Even my own reflection couldn’t be bothered to be in my company. Instead, it turned its back on me, facing the mirror-image room behind itself and whispered, “You have been lonely your entire life and now you will be all alone until the day you eventually die.”

And with this simple truth, slick sheets of tears poured from the storm clouds of azure eyes, streaking black and violet lightning across the alabaster plain of the loneliest face on the planet.

©2016 Rhyan Scorpio-Rhys

One Last Thing, Before I Go

Photo by Robert Lawton

They gather at my wake, my family and friends do, and I am surprised to find they are not alone. For in the crowd of mournful faces I spy the many acquaintances I have made along the way, long lost playmates from my childhood, as well as the beautiful women who I recognize immediately as the pretty girls I loved in my youth, each with children not much younger than we were when we courted.

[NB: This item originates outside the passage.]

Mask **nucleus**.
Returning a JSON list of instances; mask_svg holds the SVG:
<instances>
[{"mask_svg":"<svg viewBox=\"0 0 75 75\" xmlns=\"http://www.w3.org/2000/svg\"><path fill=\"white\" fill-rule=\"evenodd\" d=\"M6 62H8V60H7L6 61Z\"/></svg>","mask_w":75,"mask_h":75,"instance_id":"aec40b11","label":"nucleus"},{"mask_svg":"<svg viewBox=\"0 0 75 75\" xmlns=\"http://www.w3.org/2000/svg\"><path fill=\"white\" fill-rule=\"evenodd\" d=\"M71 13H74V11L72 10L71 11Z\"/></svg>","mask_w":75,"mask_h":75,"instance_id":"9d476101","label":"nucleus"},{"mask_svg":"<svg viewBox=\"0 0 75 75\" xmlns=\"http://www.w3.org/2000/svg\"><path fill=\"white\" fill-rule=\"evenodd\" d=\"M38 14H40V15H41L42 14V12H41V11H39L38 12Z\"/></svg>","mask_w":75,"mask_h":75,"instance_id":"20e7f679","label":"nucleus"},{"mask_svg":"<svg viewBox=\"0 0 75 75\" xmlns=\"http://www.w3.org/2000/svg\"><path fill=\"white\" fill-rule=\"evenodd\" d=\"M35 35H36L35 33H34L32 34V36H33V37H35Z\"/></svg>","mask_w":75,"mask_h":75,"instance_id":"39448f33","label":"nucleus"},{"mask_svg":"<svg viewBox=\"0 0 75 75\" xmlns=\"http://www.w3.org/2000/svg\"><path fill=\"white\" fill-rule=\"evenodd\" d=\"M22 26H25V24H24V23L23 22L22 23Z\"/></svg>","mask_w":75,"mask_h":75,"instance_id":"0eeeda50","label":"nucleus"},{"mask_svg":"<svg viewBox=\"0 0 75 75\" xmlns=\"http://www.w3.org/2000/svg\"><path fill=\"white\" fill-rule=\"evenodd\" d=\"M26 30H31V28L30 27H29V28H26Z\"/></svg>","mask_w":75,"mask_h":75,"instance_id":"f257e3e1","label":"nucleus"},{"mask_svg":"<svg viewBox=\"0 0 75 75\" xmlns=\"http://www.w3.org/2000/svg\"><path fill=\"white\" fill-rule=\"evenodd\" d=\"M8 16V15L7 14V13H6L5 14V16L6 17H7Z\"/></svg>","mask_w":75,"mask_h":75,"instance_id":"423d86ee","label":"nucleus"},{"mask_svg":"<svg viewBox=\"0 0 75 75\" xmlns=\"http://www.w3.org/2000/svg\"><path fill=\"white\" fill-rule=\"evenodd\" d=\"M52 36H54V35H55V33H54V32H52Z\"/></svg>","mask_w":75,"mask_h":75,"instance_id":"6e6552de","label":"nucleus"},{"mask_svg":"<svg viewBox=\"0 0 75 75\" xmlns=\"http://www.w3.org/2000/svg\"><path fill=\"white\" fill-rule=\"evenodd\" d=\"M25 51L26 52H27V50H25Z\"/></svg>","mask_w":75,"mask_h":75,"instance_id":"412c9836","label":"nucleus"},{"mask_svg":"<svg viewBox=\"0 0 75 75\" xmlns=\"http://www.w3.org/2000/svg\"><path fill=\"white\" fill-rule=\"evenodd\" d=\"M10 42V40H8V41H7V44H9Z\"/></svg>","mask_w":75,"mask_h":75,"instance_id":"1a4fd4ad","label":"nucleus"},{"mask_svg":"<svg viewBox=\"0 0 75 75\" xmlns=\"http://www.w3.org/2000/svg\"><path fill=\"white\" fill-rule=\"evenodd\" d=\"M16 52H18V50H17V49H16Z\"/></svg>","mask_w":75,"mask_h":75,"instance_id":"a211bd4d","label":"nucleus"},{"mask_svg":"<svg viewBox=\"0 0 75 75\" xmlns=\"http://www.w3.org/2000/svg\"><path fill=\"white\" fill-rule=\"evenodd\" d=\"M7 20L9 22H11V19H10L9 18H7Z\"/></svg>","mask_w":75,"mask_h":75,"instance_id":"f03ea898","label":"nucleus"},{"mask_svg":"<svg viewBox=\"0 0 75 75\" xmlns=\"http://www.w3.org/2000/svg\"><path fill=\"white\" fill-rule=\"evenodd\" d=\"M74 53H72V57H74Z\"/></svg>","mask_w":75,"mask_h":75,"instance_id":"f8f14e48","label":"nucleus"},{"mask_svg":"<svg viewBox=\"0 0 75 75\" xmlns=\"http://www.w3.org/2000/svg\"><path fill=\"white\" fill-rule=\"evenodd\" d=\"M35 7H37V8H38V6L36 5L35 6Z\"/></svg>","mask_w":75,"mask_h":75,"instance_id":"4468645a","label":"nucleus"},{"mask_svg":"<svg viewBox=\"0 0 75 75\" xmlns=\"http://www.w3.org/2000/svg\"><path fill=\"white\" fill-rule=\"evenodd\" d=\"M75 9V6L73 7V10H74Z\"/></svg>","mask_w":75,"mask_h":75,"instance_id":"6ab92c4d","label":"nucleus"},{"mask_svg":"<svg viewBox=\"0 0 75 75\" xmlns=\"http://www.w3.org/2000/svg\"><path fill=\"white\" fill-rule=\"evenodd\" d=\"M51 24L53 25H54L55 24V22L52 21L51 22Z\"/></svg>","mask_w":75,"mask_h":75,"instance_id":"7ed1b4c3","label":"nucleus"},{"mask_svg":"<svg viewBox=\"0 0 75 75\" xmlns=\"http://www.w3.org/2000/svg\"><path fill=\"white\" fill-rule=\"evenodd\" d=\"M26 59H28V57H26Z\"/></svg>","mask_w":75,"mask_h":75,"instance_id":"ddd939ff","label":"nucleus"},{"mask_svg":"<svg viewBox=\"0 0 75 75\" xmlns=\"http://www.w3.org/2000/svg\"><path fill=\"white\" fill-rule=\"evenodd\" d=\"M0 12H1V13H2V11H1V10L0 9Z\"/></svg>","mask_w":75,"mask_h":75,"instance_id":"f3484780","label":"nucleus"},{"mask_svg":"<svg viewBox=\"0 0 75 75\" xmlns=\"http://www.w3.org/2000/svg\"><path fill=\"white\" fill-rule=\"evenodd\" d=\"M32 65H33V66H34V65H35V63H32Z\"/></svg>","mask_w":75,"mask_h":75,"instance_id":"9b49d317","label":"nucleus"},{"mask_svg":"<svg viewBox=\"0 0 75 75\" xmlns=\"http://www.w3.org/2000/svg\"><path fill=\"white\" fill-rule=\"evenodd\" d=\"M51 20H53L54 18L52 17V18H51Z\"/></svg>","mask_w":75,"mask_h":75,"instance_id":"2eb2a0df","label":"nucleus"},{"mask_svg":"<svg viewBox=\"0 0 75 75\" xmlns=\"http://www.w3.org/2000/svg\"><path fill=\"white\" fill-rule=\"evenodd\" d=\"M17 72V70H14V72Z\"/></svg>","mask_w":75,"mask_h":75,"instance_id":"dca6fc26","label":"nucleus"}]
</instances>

Each of the assembled grievers tell a story, most of which I remember fondly and some I have forgotten with age, stories that make me laugh at how foolish I had been when I was at my most serious and some touching enough to make the eye water at the perceived kindnesses I bestowed upon others without even being aware.

And when the time for remembrances both affectionate and painful has past, my loved ones—and yes, even the acquaintances are loved now—raise a parting glass to wish me safe passage on my unearthly travels to where I do not know and as I feel myself being gently pulled away from this realm, I swim against the current of my final destiny and pass through each body gathered in this place to leave a personalized vivid memory in an effort to ensure I am not forgotten.